O QUE FAZER —
1/ Copia da entrevista sobre o 25 de Abril, sem mudar nada, o trecho de "Sobre o valor" a "partes de África.".
2/ Responde com base na entrevista sobre o 25 de Abril:
(a) Em que data foi derrubada a ditadura em Portugal?
(b) Que idade tinha Marília Mendes na altura da revolução?
(c) Que serviço, criado depois da revolução, ainda hoje presta cuidados de saúde quase gratuitos a toda a população?
3/ Traduz para inglês esta frase da entrevista sobre o 25 de Abril: "Foram introduzidos o salário mínimo, a proteção contra o despedimento e o sistema de segurança social."

EXCERTO ESCOLHIDO —
━━━
Política
Entrevista

Sobre o valor da liberdade e da democracia

- Hilmi Gashi
Marília Mendes, secretária do sindicato Unia especializada em migração
Marília Mendes, secretária do sindicato Unia especializada em migração

Durante quase 50 anos, vigorou em Portugal uma ditadura repressiva liderada durante muito tempo por António de Oliveira Salazar. A 25 de abril de 1974, elementos progressistas das Forças Armadas (Movimento das Forças Armadas, MFA) conseguiram derrubar a ditadura. A chamada Revolução dos Cravos desencadeou uma série de processos democráticos em Portugal e em partes de África.

‌‌O Unia organizou um evento comemorativo para assinalar o 50.º aniversário da Revolução. Hilmi Gashi conversou com Marília Mendes, secretária pela migração, sobre a importância da Revolução de 25 de Abril para colegas portugueses e não só.

Porque é que a Revolução de 25 de Abril foi importante para Portugal?

O 25 de Abril significou o fim da ditadura fascista; o fim de perseguições e prisões por motivos políticos; o fim da censura a revistas, livros e música; a liberdade de expressão sem perigo de repressões; eleições livres... Para as mulheres significou a emancipação: passaram a ter o direito de voto, mas também, p.ex., o direito de viajar, de ter uma conta bancária ou de trabalhar sem a autorização dos maridos.

Em suma, liberdade política total...
Sim. Mas o 25 de Abril também levou à modernização social do país: investiu-se muito na educação para combater o analfabetismo e possibilitar boa formação para todos. Foi criado o Serviço Nacional de Saúde, que ainda hoje presta cuidados de saúde quase gratuitos a toda a população. Foram introduzidos o salário mínimo, a proteção contra o despedimento e o sistema de segurança social. Os trabalhadores passaram a estar protegidos durante a sua vida profissional, bem como a receber pensões de velhice e subsídio de desemprego. Foi o começo de uma sociedade socialmente mais justa e mais livre, que, não sendo perfeita, assegura um certo bem-estar às pessoas.

Na altura tinhas 13 anos de idade. Que recordações tens desse dia?
━━━
DADOS —
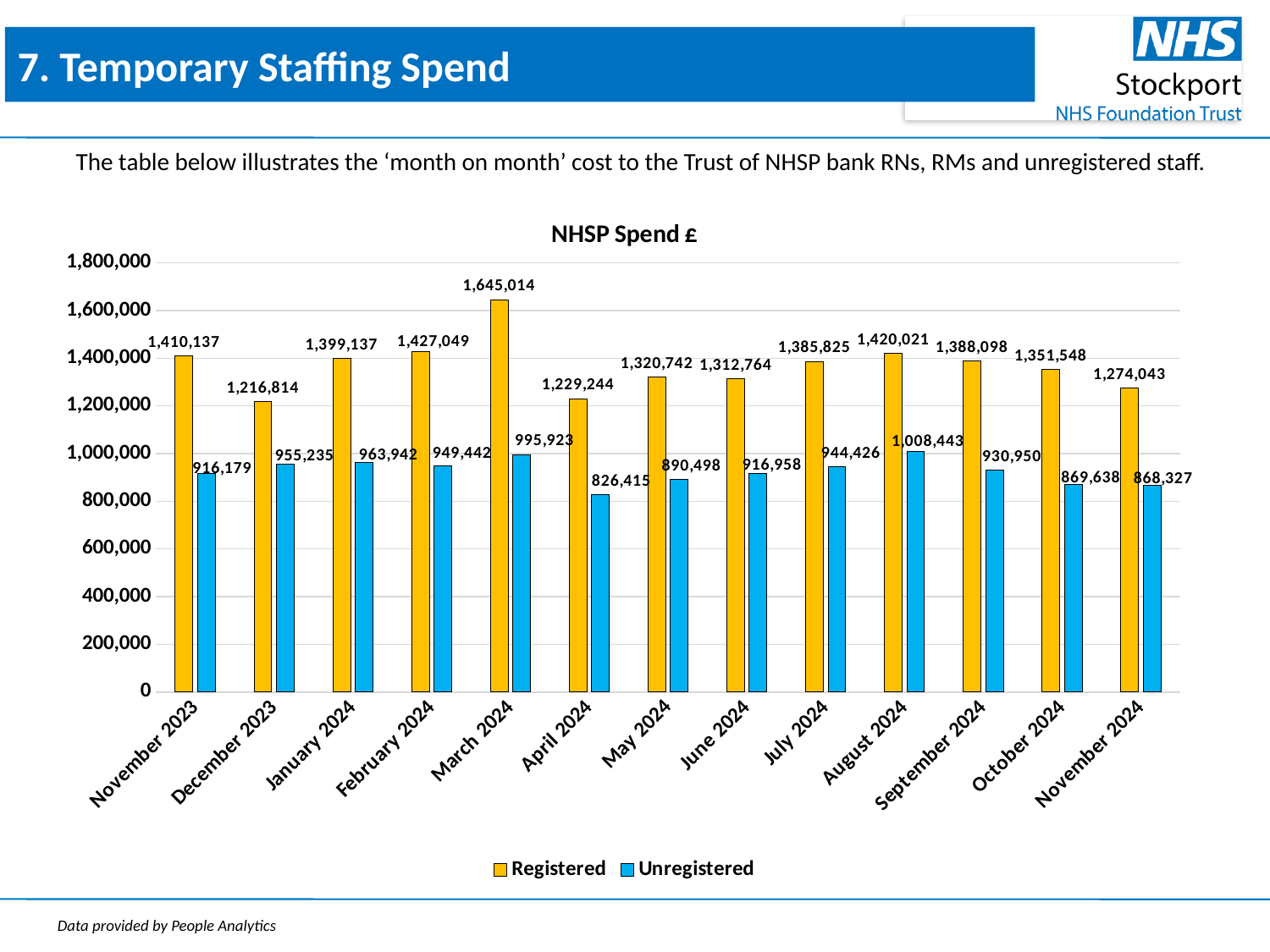
What is the difference between the Registered and Unregistered spend in March 2024? 649,091 What is the Registered NHSP spend for March 2024? 1,645,014 What is the Unregistered NHSP spend for April 2024? 826,415 What type of chart is shown on the slide? Bar chart How many series does the legend list? 2 Which month has the highest Unregistered spend? August 2024 Which is larger, the Unregistered spend in August 2024 or in April 2024? August 2024 Which month has the highest Registered spend? March 2024 Which month has the lowest Unregistered spend? April 2024 Is the Unregistered spend for August 2024 greater or less than 1,000,000? greater How many months are shown on the x axis? 13 What is the Registered NHSP spend for November 2024? 1,274,043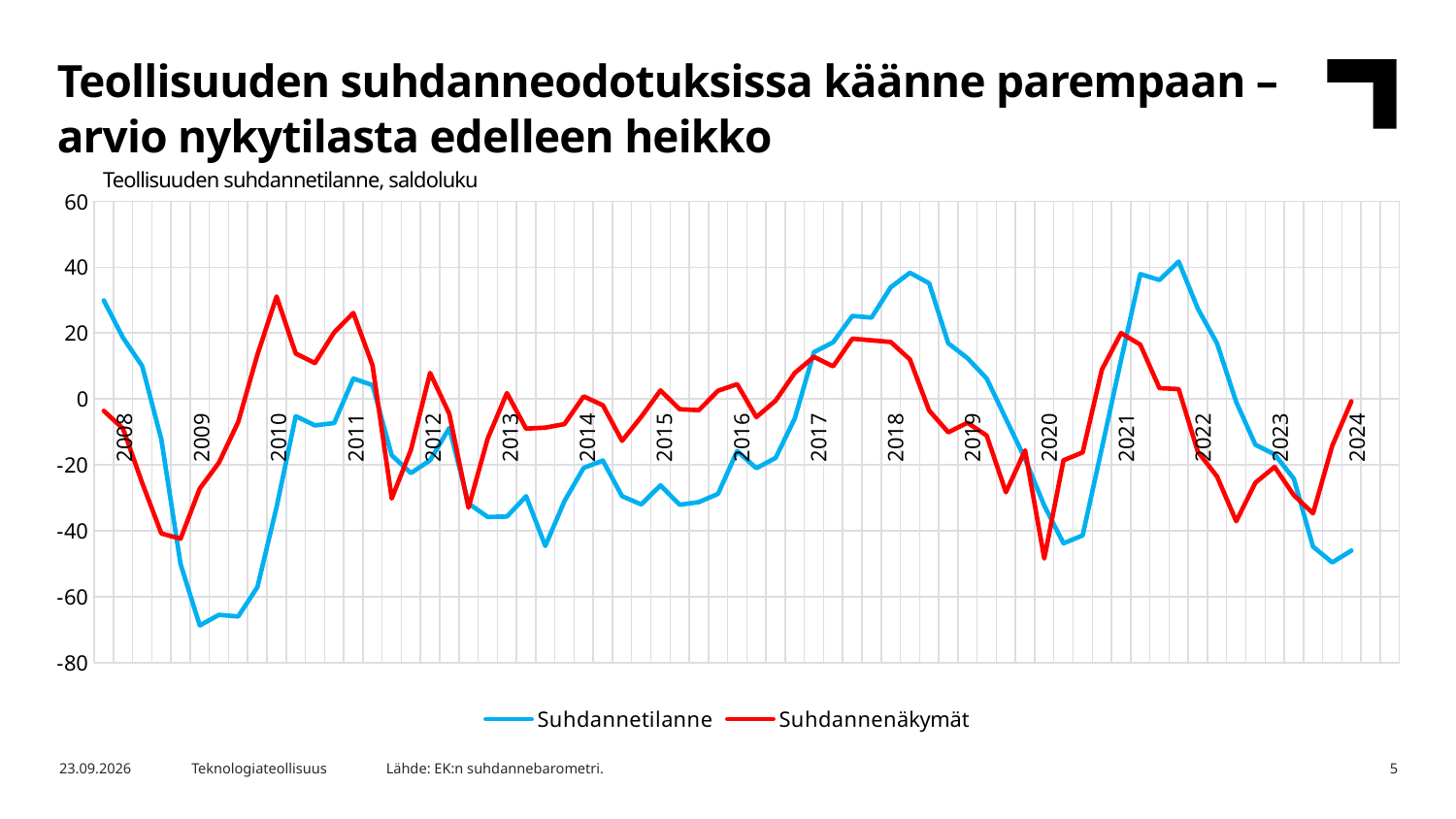
What kind of chart is shown on the slide? line chart How many year labels are shown on the x axis? 17 Around 2009, which series reaches the lower value, Suhdannetilanne or Suhdannenäkymät? Suhdannetilanne At the end of the series in 2024, which series has the higher value, Suhdannetilanne or Suhdannenäkymät? Suhdannenäkymät Is the lowest value of the Suhdannetilanne series, around 2009, greater or less than -60? less How many series does the legend list? 2 Is the lowest value of the Suhdannenäkymät series around 2020 greater or less than -40? less Does the Suhdannetilanne series rise or fall between 2021 and 2023? fall What are the two series named in the legend? Suhdannetilanne and Suhdannenäkymät Is the peak of the Suhdannenäkymät series around 2010 greater or less than 20? greater What is the subtitle printed above the chart? Teollisuuden suhdannetilanne, saldoluku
━━━
RESPOSTAS ÀS TAREFAS —
1/
Sobre o valor da liberdade e da democracia

- Hilmi Gashi
Marília Mendes, secretária do sindicato Unia especializada em migração
Marília Mendes, secretária do sindicato Unia especializada em migração

Durante quase 50 anos, vigorou em Portugal uma ditadura repressiva liderada durante muito tempo por António de Oliveira Salazar. A 25 de abril de 1974, elementos progressistas das Forças Armadas (Movimento das Forças Armadas, MFA) conseguiram derrubar a ditadura. A chamada Revolução dos Cravos desencadeou uma série de processos democráticos em Portugal e em partes de África.

2/
(a) A 25 de abril de 1974.
(b) 13 anos.
(c) O Serviço Nacional de Saúde.

3/ The minimum wage, protection against dismissal, and the social security system were introduced.